For each entry below, output it exactly as it stands.

- Opening Delimiter -

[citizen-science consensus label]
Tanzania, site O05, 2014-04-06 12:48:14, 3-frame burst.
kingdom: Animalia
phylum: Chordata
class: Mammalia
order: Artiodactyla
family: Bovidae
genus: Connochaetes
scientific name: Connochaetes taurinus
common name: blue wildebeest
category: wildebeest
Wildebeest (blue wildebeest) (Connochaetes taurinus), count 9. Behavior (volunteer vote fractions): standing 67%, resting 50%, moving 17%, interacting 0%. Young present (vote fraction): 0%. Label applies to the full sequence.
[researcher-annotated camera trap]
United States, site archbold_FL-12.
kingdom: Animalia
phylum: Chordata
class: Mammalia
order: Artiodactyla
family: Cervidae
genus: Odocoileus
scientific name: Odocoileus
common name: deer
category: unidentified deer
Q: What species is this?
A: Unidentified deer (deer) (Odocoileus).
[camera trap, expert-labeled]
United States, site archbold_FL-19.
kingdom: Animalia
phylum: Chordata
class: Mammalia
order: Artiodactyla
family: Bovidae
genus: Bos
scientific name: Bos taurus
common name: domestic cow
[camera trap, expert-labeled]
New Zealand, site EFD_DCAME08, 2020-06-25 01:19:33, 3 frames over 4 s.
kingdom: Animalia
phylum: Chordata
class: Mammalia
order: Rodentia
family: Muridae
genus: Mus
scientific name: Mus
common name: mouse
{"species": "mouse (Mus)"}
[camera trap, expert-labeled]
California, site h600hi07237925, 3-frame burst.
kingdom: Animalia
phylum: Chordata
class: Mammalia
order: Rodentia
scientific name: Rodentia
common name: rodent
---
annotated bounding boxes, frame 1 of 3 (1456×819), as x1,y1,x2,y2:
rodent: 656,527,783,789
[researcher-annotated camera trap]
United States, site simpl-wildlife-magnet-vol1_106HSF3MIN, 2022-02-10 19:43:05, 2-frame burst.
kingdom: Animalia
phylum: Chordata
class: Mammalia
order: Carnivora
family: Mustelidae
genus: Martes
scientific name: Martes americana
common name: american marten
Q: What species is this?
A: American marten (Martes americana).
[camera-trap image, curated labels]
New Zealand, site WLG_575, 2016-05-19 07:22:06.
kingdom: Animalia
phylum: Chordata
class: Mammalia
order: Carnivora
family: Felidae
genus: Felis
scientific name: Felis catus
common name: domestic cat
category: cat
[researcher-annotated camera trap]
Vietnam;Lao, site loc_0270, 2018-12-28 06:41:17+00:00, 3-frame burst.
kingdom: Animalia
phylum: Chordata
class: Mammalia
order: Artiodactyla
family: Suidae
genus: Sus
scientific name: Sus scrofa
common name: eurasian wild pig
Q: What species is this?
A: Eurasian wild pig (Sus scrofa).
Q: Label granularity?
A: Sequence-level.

- Closing Delimiter -

(Output for this task):
[citizen-science consensus label]
Tanzania, site O05, 2014-04-06 12:48:14, 3-frame burst.
kingdom: Animalia
phylum: Chordata
class: Mammalia
order: Artiodactyla
family: Bovidae
genus: Connochaetes
scientific name: Connochaetes taurinus
common name: blue wildebeest
category: wildebeest
Wildebeest (blue wildebeest) (Connochaetes taurinus), count 9. Behavior (volunteer vote fractions): standing 67%, resting 50%, moving 17%, interacting 0%. Young present (vote fraction): 0%. Label applies to the full sequence.
[researcher-annotated camera trap]
United States, site archbold_FL-12.
kingdom: Animalia
phylum: Chordata
class: Mammalia
order: Artiodactyla
family: Cervidae
genus: Odocoileus
scientific name: Odocoileus
common name: deer
category: unidentified deer
Q: What species is this?
A: Unidentified deer (deer) (Odocoileus).
[camera trap, expert-labeled]
United States, site archbold_FL-19.
kingdom: Animalia
phylum: Chordata
class: Mammalia
order: Artiodactyla
family: Bovidae
genus: Bos
scientific name: Bos taurus
common name: domestic cow
[camera trap, expert-labeled]
New Zealand, site EFD_DCAME08, 2020-06-25 01:19:33, 3 frames over 4 s.
kingdom: Animalia
phylum: Chordata
class: Mammalia
order: Rodentia
family: Muridae
genus: Mus
scientific name: Mus
common name: mouse
{"species": "mouse (Mus)"}
[camera trap, expert-labeled]
California, site h600hi07237925, 3-frame burst.
kingdom: Animalia
phylum: Chordata
class: Mammalia
order: Rodentia
scientific name: Rodentia
common name: rodent
---
annotated bounding boxes, frame 1 of 3 (1456×819), as x1,y1,x2,y2:
rodent: 656,527,783,789
[researcher-annotated camera trap]
United States, site simpl-wildlife-magnet-vol1_106HSF3MIN, 2022-02-10 19:43:05, 2-frame burst.
kingdom: Animalia
phylum: Chordata
class: Mammalia
order: Carnivora
family: Mustelidae
genus: Martes
scientific name: Martes americana
common name: american marten
Q: What species is this?
A: American marten (Martes americana).
[camera-trap image, curated labels]
New Zealand, site WLG_575, 2016-05-19 07:22:06.
kingdom: Animalia
phylum: Chordata
class: Mammalia
order: Carnivora
family: Felidae
genus: Felis
scientific name: Felis catus
common name: domestic cat
category: cat
[researcher-annotated camera trap]
Vietnam;Lao, site loc_0270, 2018-12-28 06:41:17+00:00, 3-frame burst.
kingdom: Animalia
phylum: Chordata
class: Mammalia
order: Artiodactyla
family: Suidae
genus: Sus
scientific name: Sus scrofa
common name: eurasian wild pig
Q: What species is this?
A: Eurasian wild pig (Sus scrofa).
Q: Label granularity?
A: Sequence-level.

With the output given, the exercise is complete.